Day Night Images Classifier

This repo contains the implementation of a classification of day-night images by Image Processing using OpenCV and zero Machine Learning. For a walkthrough of the entire process of building the classifier, have a look at the accompanying Medium article published in Towards Data Science.

Pre-requisites

The project was developed using Python 3.6.7 with the following packages. GPU is not required.

• numpy==1.16.4
• pandas==0.24.2
• seaborn==0.9.0
• matplotlib==3.0.3
• opencv-python
• jupyterlab

Installation with pip:

pip install -r requirements.txt

Dataset

The day/night image dataset consists of 200 RGB color images in two categories: day and night. There are equal numbers of each example: 100 day images and 100 night images. This would give us a balanced dataset.

Note: All images come from the AMOS dataset (Archive of Many Outdoor Scenes).

Approach

Step 1: Load the datasets and visualize

• Visualizing the dataset gives us an understanding of the data. We try to find some distinguishing features: day images are much brighter, generally than night images. Night images also have these really bright small spots, so the brightness over the whole image varies a lot more than the day images. There is a lot more of a grey/blue color palette in the day images.

Step 2: Preprocess the data

• All the input data should be in a consistent form. We resize all the images to a fixed size and encode the target variables. Multiple approaches like One-Hot and label encoding can be used for this.

Step 3: Feature Extraction

• The average brightness using HSV colorspace. Specifically, we'll use the V channel (a measure of brightness), add up the pixel values in the V channel, and then divide that sum by the area of the image to get the average value of the image.

Step 4: Build the classifier

• A simple classifier that sets a threshold value of average brightness to separate between the two classes.

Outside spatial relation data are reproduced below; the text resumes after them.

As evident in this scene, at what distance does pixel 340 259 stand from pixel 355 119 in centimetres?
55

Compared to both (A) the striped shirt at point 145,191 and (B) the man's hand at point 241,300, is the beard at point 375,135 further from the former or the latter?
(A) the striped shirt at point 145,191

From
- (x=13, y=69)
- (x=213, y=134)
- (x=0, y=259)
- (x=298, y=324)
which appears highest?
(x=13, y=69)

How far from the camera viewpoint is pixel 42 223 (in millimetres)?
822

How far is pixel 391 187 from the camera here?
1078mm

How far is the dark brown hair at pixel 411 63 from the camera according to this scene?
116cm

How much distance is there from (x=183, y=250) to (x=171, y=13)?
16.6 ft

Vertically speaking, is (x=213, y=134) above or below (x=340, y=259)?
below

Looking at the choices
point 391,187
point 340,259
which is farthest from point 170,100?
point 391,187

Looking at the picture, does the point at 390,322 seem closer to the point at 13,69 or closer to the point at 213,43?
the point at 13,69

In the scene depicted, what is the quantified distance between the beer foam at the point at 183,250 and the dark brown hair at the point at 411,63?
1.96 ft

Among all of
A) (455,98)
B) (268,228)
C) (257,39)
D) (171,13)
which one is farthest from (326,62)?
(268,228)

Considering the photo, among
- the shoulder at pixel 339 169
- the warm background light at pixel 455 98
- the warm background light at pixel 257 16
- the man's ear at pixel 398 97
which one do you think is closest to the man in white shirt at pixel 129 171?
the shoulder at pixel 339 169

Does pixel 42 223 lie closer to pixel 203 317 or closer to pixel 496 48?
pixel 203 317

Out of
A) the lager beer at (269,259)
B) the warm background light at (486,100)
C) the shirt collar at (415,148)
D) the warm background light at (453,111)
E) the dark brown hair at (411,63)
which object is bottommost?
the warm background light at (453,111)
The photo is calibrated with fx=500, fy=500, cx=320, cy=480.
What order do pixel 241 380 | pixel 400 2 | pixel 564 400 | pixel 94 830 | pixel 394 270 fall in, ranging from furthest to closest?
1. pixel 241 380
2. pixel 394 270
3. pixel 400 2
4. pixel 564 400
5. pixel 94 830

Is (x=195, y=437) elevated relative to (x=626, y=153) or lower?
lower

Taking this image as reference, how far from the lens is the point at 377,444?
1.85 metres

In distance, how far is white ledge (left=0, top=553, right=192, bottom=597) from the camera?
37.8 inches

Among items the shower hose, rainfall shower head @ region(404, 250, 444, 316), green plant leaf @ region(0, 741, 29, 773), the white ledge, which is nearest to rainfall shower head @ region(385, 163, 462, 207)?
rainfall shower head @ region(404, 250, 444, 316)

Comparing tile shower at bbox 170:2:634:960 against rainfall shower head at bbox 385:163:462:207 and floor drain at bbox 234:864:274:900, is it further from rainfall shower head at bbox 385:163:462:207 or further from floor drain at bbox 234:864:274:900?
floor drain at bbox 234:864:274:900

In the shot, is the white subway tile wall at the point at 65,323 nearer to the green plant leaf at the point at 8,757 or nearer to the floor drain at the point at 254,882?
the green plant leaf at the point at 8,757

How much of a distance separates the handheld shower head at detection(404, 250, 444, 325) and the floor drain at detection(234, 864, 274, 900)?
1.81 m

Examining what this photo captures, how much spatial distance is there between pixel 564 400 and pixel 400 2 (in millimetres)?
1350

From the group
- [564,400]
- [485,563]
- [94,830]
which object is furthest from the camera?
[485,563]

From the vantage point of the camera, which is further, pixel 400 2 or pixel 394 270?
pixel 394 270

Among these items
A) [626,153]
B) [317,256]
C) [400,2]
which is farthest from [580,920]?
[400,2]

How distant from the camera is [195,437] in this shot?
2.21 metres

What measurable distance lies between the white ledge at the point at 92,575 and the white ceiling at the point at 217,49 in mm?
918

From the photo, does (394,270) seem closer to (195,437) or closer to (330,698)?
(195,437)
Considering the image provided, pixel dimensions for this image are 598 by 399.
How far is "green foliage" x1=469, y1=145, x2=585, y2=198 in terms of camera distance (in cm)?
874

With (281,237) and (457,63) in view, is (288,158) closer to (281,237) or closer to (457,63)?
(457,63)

Step 5: Evaluate the model and optimize

• Here the model is tested for metrics such as accuracy and the optimal threshold value is chosen.

Conclusion

Often when it comes to AI problems, we try to use our Machine Learning algorithms, or Deep Learning concepts to gain the best accuracy. However, these methods are data-hungry, require high computational power, and work well only when there are sufficient resources. Here we try to classify the images as if it was taken in day or night using traditional basic Image Processing techniques and got an accuracy of 93.75%.